**Consigne**.
D'après l'extrait du texte sur l'arrêt de la CEDH, combien de femmes compte à peu près l'association des « Aînées pour le climat » ?

**Extrait du texte**.
·····

Cette décision juridique a stupéfié la Suisse. Mardi, la Cour européenne des droits de l'homme (CEDH) a condamné la Confédération helvétique. Ce verdict est d'ores et déjà considéré comme historique. Les vainqueurs sont les «Aînées pour le climat», une association d'environ 2500 femmes, organisée et cofinancée par l'organisation environnementale Greenpeace.

Andreas Zünd, qui a succédé à Helen Keller, est depuis 2021 le juge suisse à la CEDH. Il fait partie des 17 juges qui se sont prononcés contre la Suisse dans cet arrêt. L'homme, membre du Parti socialiste et ancien juge fédéral, polarise. Jeudi, Blick a reçu le juriste pour un entretien. 

Monsieur Zünd, beaucoup de suisses vous qualifient aujourd'hui de militant, qu'en pensez-vous?

·····

**Lignes fournies**.
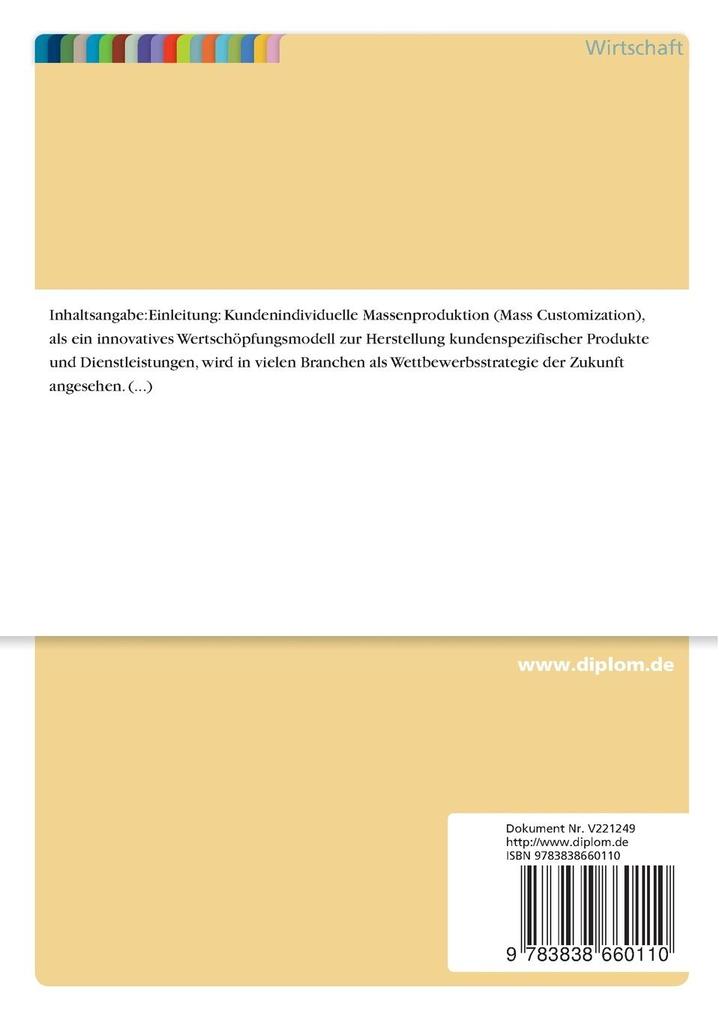 Wirtschaft

Inhaltsangabe:Einleitung: Kundenindividuelle Massenproduktion (Mass Customization), als ein innovatives Wertschöpfungsmodell zur Herstellung kundenspezifischer Produkte und Dienstleistungen, wird in vielen Branchen als Wettbewerbsstrategie der Zukunft angesehen. (...)

www.diplom.de

Dokument Nr. V221249
http://www.diplom.de
ISBN 9783838660110

9 783838 660110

·····

**Zone de réponse**.
Environ 2500 femmes.